N° ACR0000906 - Abattoirs, aujourd'hui siège social SOGET

 
Adresse : quartier Christophe-Colomb
  quartier des Neiges
  76600 Le Havre
Coordonnées GPS : 49.484158, 0.131985
Coordonnées GPS : 49.484158, 0.131985
Dates Construction : 1964
Date de classement : 2001
Auteur : Sardnal Théo (architecte)
Patrimoine du 20e siècle

Précision Interet :

Théo Sardnal, spécialisé dans l’architecture d’ouvrages d’art et d’équipements industriels importants, réalisa notamment le barrage-usine Blondel, à Donzère-Mondragon (1949-1952) Son architecture utilise les principes du classicisme structurel définis par Auguste Perret. Aux abattoirs du Havre, qui cultivent la ressemblance avec les immeubles reconstruits du centre-ville, il met en œuvre le langage architectural moderne de son illustre professeur : structure poteau-poutre sur une trame de 8 m permettant la standardisation et la préfabrication des éléments, béton armé brut de décoffrage, calepinage soigné des panneaux de remplissage, pavés de verre. Outre des problèmes de vétusté et de rentabilité, l’évolution des conceptions concernant l’abattage, conduisant à la mise en place de véritables abattoirs industriels établis au plus près des lieux de production et d’exploitation eurent raison de ces abattoirs victimes de leur gigantisme, trente ans après leur ouverture.

Description Historique :

Les nouveaux abattoirs du Havre, construits en 1893 sur les plans de l’architecte Léon David au bout du boulevard de Graville, à proximité du quartier des Neiges, sont sinistrés à plus de 50% par les bombardements de septembre 1944. Après-guerre, la décision est prise de les reconstruire.

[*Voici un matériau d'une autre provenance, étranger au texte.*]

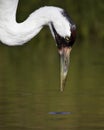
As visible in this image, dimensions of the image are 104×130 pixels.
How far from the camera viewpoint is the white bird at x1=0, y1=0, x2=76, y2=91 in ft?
39.9

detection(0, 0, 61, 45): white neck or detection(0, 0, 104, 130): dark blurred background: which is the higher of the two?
→ detection(0, 0, 61, 45): white neck

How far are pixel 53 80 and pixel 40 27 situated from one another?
19.1ft

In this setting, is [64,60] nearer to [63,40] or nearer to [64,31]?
[63,40]

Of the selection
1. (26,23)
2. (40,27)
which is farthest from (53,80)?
(40,27)

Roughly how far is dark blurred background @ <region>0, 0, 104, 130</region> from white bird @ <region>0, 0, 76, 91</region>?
4.07 ft

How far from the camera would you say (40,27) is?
41.2 feet

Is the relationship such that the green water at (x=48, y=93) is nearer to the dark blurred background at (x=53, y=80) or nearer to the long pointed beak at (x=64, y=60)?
the dark blurred background at (x=53, y=80)

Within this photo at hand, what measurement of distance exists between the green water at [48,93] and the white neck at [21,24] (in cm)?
125

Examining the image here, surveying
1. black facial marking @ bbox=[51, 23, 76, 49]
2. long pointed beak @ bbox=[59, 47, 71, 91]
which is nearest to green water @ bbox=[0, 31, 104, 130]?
long pointed beak @ bbox=[59, 47, 71, 91]

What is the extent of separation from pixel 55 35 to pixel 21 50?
43.6 feet

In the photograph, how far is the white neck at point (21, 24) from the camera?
12430mm

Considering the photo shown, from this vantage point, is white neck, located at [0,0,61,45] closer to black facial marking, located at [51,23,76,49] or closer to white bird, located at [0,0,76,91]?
white bird, located at [0,0,76,91]

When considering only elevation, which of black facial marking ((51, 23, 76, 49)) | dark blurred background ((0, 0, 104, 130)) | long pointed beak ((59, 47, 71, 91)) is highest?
black facial marking ((51, 23, 76, 49))

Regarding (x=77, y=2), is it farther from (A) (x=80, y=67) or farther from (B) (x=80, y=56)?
(A) (x=80, y=67)
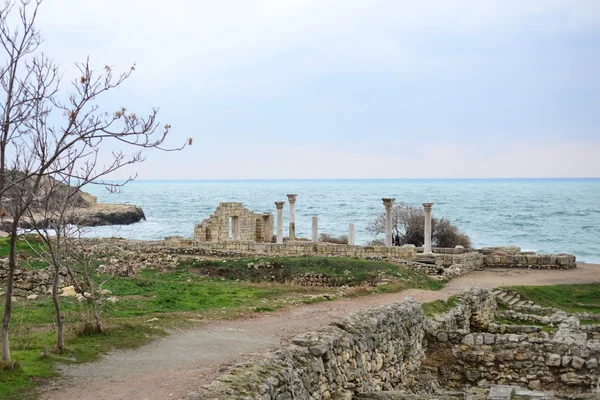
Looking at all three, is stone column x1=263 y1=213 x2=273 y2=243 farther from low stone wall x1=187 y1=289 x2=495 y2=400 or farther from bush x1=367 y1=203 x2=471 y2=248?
low stone wall x1=187 y1=289 x2=495 y2=400

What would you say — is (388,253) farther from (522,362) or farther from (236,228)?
(522,362)

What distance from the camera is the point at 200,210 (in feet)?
406

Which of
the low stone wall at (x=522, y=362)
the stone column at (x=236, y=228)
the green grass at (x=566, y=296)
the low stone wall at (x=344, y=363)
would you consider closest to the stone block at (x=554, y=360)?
the low stone wall at (x=522, y=362)

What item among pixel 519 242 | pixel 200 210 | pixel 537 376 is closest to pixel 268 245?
pixel 537 376

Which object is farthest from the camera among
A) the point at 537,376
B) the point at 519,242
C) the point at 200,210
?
the point at 200,210

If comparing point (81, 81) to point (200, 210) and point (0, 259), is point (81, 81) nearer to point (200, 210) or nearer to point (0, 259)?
point (0, 259)

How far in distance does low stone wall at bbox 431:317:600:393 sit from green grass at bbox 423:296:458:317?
269 cm

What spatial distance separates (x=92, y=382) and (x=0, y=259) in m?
16.9

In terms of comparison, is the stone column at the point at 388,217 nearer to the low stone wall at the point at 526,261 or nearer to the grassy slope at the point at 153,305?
the low stone wall at the point at 526,261

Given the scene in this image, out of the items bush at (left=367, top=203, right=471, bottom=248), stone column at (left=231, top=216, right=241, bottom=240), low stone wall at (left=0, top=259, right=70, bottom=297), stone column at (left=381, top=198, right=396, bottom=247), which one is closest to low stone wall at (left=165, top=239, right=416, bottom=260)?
stone column at (left=381, top=198, right=396, bottom=247)

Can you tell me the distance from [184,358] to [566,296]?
850 inches

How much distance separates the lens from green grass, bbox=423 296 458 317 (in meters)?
20.1

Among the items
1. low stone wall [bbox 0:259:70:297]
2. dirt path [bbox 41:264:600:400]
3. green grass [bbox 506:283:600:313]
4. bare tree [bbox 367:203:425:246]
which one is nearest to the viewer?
dirt path [bbox 41:264:600:400]

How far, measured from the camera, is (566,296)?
28891 millimetres
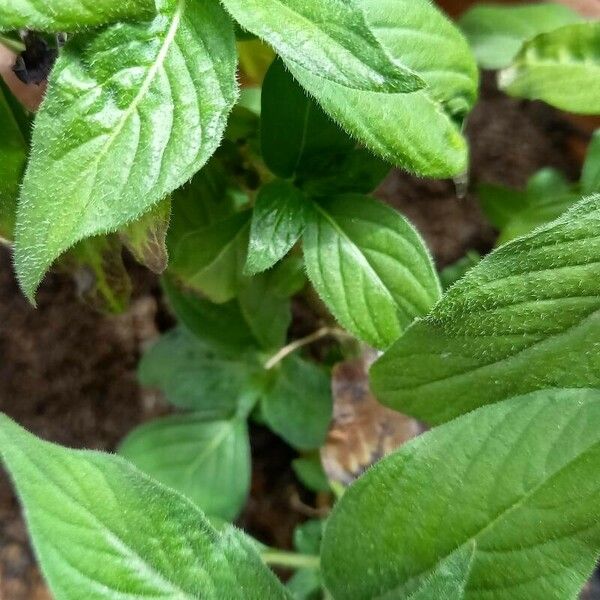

Un premier projet, consistant à les implanter sur un terrain situé boulevard Sadi-Carnot afin d’y adjoindre une usine de congélation permettant l’exportation de viandes par le port, est finalement abandonné et le choix est fait de les reconstruire sur le même emplacement en privilégiant les besoins de la seule agglomération havraise et en intégrant un triple objectif : faciliter l’exploitation, rationaliser le processus d’abattage et assurer l’hygiène. L’architecte retenu est un disciple d’Auguste Perret, Théo Sardnal. Il effectue avec Henry Commeny, le directeur des abattoirs, un voyage en Suisse afin de s’inspirer des établissements récents, notamment celui de Lausanne, construits à l’horizontale, principe novateur favorisant des conditions de travail et de surveillance plus simples et moins onéreuses que dans une exploitation sur plusieurs plans. L’adjudication pour la première tranche, le marché aux bestiaux, est passée en février 1953. Les travaux sont menés par tranches afin de ne pas entraver l’exploitation. De 1957 à 1965, année où s’achève la démolition des anciens abattoirs, sont construits le hall d’abattage, la triperie, les bureaux les poste sanitaire et de désinfection, les bouveries, les écuries, les bergeries et les porcheries, soit 19 halls au total, dont (quatorze halls pour le gros bétail, deux pour les moutons, trois pour les porcs). En 1987, à la suite de la décision de transférer les abattoirs à Bolbec, au plus près des lieux d’élevage, et du retrait de l’agrément de la Communauté européenne, le site, vétuste est fermé. En 1991, des entreprises havraises s’installent sur une partie du site. Les verrières sont détruites l’année suivante pour des motifs de sécurité.